Posted 10:27 PM, Apr 02, 2025

ANNAPOLIS, Md. — Maryland lawmakers are advancing a bill that reins in the payouts victims of child sex abuse can receive for debate on the house floor.

The bill comes just two years after the body expanded victim access to civil lawsuits under Child Victims Act of 2023.

"You can't quantify someone's pain and we're trying to do that today. And I do hope they get the services they need and they deserve," said Delegate Nicole Williams while getting noticeably emotional during a tense vote in the House Judiciary Committee.

The bill amends the child victims act to lower the maximum payment to victims from $1.5 million in a private case to $700,000.

The state's maximum liability in these cases drops from $890,000 to just $400,000.

The reason this bill is being considered is to lower the financial impact the state will bear when these settlements are paid out.

Delegate C.T. Wilson sponsors both the original bill and this one.

"It's never about the money, there's no amount of money that's going to undo anything to anybody so we have to make sure we also protect the taxpayers in this because they are not culpable because if not we will be cutting services and raising taxes," said Wilson to WMAR outside the House chamber.

Delegate Robin Grammer, a yes vote for the original victims act in 2023, a no vote in committee on this bill to change it was vocal about his displeasure with this legislation during the voting session Wednesday.

"Now that we've realized the state is the biggest defender, we're cutting that damage, we're cutting that protection in half. So I think if we were honest with ourselves at this point, we should call this the predator protection act because essentially that's what it does," said Grammer.

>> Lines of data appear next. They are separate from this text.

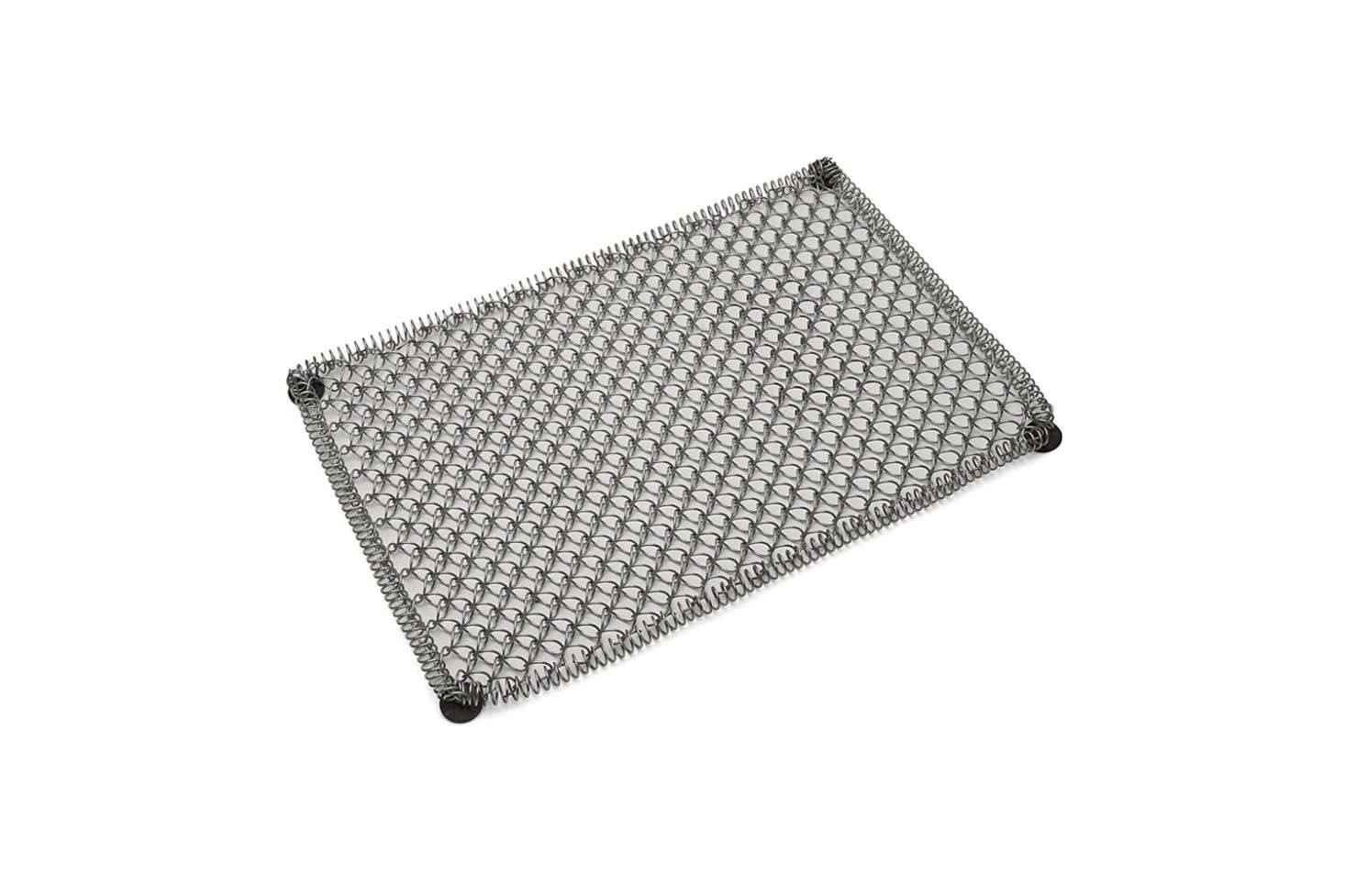 The Galvanized Coil-Steel Mud Mat starts at $.95 at Garret Wade.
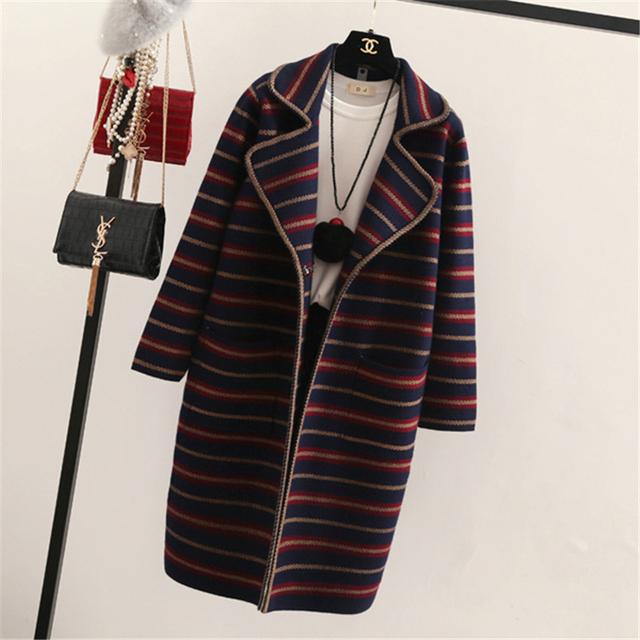 Otoño Invierno Mujeres Cardigan 2016 de La Raya de Punto Cardigan Suéter Largo femenino de Corea del bolsillo de la Chaqueta de punto de Alta Calidad D302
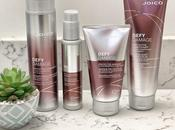 From Lackluster Luscious; Joico's Defy Damage Line Transformed Hair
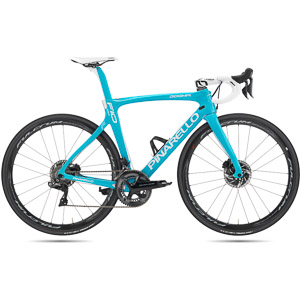 Pinarello DOGMA F10 DISK DURA ACE 11s FULCRUM RACING 4 CARBON DISC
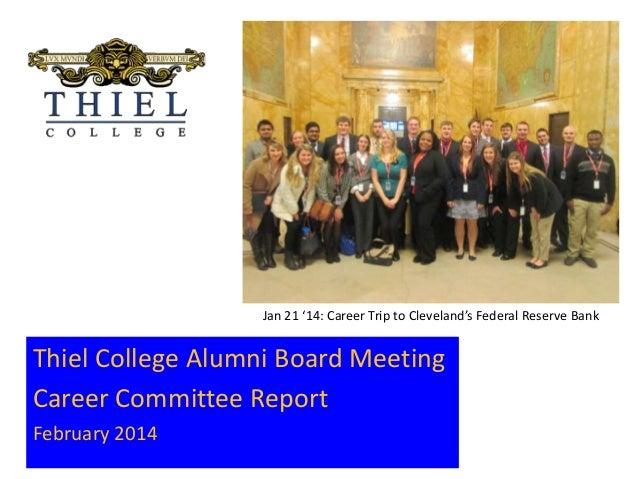 IMG_0048[4].JPG  Jan 21 '14: Career Trip to Cleveland's Federal Reserve Bank  Thiel College Alumni Board Meeting Career Co...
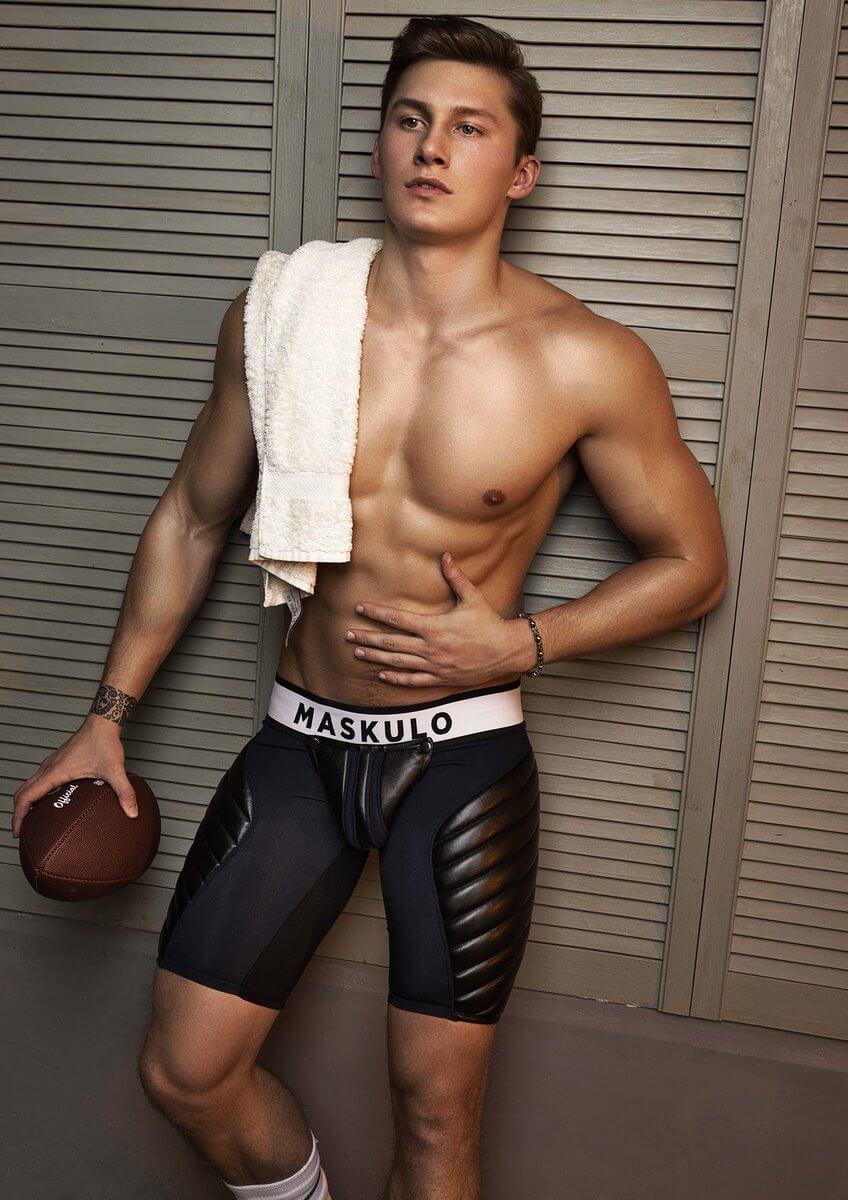 Il leather nello sport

The legislation also clarifies that no matter how many times someone was abused, the victim is entitled to only one payout.

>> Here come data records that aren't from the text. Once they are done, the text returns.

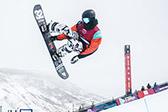 2020年美国伯顿滑雪公开赛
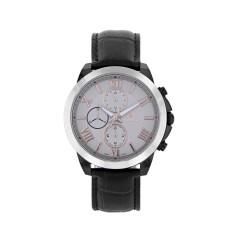 dion-villard-men-watch-analog-display-black-leather-strapdvw19051-3383177.jpeg
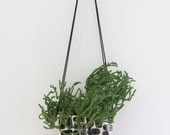 Large Half Moon Hanging Planter in Brick  - Made to Order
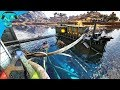World War ARK - 2 Men 1 Base Raid the Pirate Ship Base SINK TO THE DEEP! E22 ARK Survival Evolved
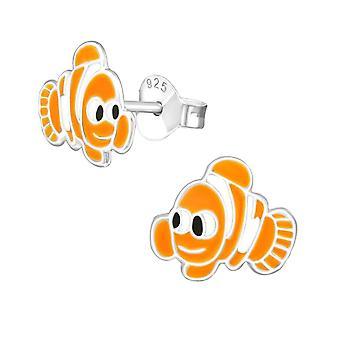 Children's Sterling Silver Clownfish Stud Earrings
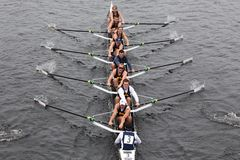 Università di California - corse del Berkeley in HOTC Fotografia Stock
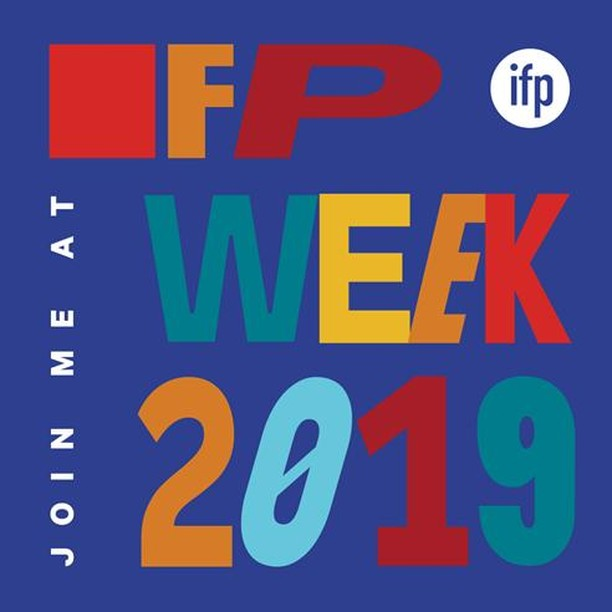 #IFPWeek is officially underway! There's a great lineup of panels from conversations with @IraSachsFilm and Kasi Lemmons, to learning how books get adapted into films and how music shapes storytelling.  There's absolutely no shortage of cool panels with cool people on cool topics, so definitely get your tickets with the discount code FRIENDS10. Our founders Jamie Coughin @jamiebcoughlin and Gabriel Silverman @gesilver are at IFP Week's 2019 Project Forum with one of our latest projects, Untitled Stasi Documentary. If you're there, hit them up and they'll tell you all about it. See you there!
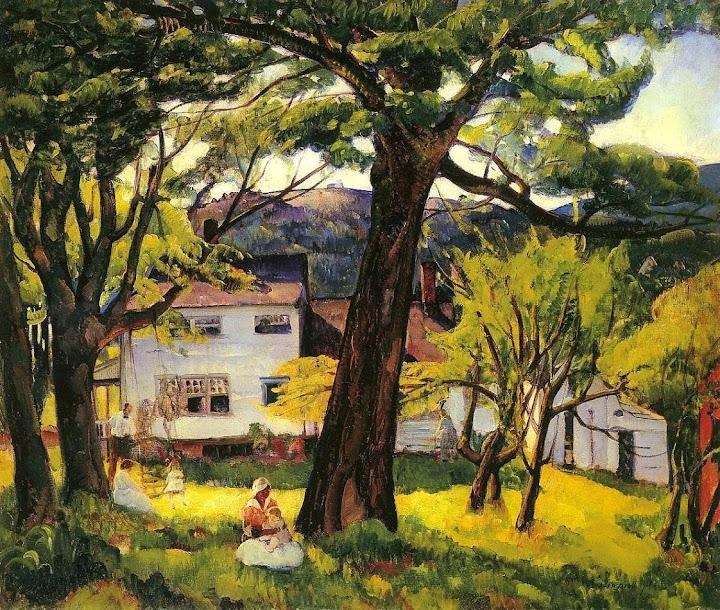 Leon Kroll - Summer Days, Camden, Maine, Bellows Family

"So if you were raped hundreds of times over ten years by multiple people, you used to be able to have multiple claims, now you get one claim and that's burnt down to a couple hundred thousand dollars," said Grammer.

Delegate Wilson maintains this is not about the money.

"Whether it be one time or a hundred times there's no amount of money that's going to erase that and whether we give them $100,000 or $2 billion there's no amount of money that's going to change what happened to these people," said Wilson.

The bill has a quickly approaching deadline of Monday, April 7 at midnight to get passed out of both chambers.